Rettungseinsatz für gestrandeten Buckelwal in der Lübecker Bucht läuft auf Hochtouren
Emilia SchmittRettungseinsatz für gestrandeten Buckelwal in der Lübecker Bucht läuft auf Hochtouren
Buckelwal seit Tagen in der Lübecker Bucht gestrandet – Rettungskräfte kämpfen um sein Leben
Seit Tagen sitzt ein Buckelwal in der Lübecker Bucht bei Niendorf und Timmendorfer Strand an der deutschen Ostseeküste fest. Das Tier strandete in der Nacht vom 22. auf den 23. März 2026 – der erste derartige Vorfall in der Region seit über fünf Jahren. Rettungsteams arbeiten unter Hochdruck, um das Leben des Wals zu retten.
Bisher scheiterten alle Versuche, das Tier zu befreien. Mittlerweile setzen die Einsatzkräfte schwere Maschinen ein: Bagger heben einen 50 Meter langen Kanal aus, um das Wasser um den Wal zu vertiefen. Die Hoffnung ist, dass er sich dadurch befreien und in tiefere Gewässer zurückschwimmen kann.

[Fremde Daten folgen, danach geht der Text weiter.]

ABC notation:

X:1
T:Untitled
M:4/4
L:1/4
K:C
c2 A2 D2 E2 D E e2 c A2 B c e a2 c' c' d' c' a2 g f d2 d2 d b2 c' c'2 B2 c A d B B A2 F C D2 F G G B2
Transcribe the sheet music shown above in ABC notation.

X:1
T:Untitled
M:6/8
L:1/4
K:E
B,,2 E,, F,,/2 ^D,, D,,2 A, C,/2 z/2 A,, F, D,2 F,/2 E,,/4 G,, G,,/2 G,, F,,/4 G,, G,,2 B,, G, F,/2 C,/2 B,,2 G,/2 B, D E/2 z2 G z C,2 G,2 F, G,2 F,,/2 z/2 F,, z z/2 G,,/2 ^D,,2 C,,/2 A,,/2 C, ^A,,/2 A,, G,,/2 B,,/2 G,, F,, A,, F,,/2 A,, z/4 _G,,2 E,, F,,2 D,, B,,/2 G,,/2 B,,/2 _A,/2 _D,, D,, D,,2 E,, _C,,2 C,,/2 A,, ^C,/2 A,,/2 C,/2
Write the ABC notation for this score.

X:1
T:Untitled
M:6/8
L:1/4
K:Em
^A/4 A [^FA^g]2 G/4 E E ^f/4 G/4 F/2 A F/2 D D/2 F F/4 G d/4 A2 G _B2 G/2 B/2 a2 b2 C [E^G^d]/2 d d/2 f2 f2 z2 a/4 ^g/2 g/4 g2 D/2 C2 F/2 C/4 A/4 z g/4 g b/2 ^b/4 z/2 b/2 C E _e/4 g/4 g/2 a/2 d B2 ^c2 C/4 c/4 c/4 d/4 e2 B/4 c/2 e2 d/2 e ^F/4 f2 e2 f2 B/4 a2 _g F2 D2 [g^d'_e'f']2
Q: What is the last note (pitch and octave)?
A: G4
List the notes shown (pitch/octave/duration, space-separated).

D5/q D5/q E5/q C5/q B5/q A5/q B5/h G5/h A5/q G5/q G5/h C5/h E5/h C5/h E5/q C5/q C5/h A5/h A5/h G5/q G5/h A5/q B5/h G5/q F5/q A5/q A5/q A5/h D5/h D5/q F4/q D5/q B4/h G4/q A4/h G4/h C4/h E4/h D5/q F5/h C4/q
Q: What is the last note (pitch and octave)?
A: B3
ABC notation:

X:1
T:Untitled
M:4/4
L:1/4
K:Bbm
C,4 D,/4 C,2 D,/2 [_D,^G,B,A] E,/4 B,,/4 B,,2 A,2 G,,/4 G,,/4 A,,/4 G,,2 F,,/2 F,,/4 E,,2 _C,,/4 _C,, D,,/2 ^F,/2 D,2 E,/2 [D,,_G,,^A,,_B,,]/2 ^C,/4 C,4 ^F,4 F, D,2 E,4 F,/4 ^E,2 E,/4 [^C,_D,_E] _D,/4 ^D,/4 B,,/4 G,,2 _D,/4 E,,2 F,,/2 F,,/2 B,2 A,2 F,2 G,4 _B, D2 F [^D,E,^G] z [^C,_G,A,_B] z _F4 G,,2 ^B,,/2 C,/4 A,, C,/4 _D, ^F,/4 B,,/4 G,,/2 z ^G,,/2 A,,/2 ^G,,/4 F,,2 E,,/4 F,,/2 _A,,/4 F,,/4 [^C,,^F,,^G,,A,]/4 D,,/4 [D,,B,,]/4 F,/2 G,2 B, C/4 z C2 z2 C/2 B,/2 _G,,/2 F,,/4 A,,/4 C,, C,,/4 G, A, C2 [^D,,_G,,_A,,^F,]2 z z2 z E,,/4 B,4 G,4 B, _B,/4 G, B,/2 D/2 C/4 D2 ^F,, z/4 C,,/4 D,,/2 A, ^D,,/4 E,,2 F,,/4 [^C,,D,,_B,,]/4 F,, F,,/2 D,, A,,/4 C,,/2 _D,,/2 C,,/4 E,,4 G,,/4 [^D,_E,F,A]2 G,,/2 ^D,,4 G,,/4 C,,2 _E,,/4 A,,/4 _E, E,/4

Der Vorfall reiht sich in seltene Fälle von spektakulären Tierrettungen der vergangenen Jahrzehnte ein. 2004 bildeten Delfine in Neuseeland einen schützenden Kreis um Schwimmer, um sie vor einem Weißen Hai zu bewahren. Im selben Jahr trug ein Baby-Elefant namens Ning Nong in Thailand während des Südasien-Tsunamis ein achtjähriges Mädchen in Sicherheit. Ein weiterer bemerkenswerter Fall ereignete sich 1996, als die Gorilladame Binti Jua im Brookfield Zoo von Chicago einen dreijährigen Jungen aufhob und in Sicherheit brachte, nachdem er in ihr Gehege gefallen war.
Trotz aller Bemühungen bleibt der Wal weiterhin gestrandet. Sollte der ausgehobene Kanal wirken, könnte er dem Tier den Weg zurück ins offene Meer ebnen. Die Behörden beobachten die Lage weiterhin genau.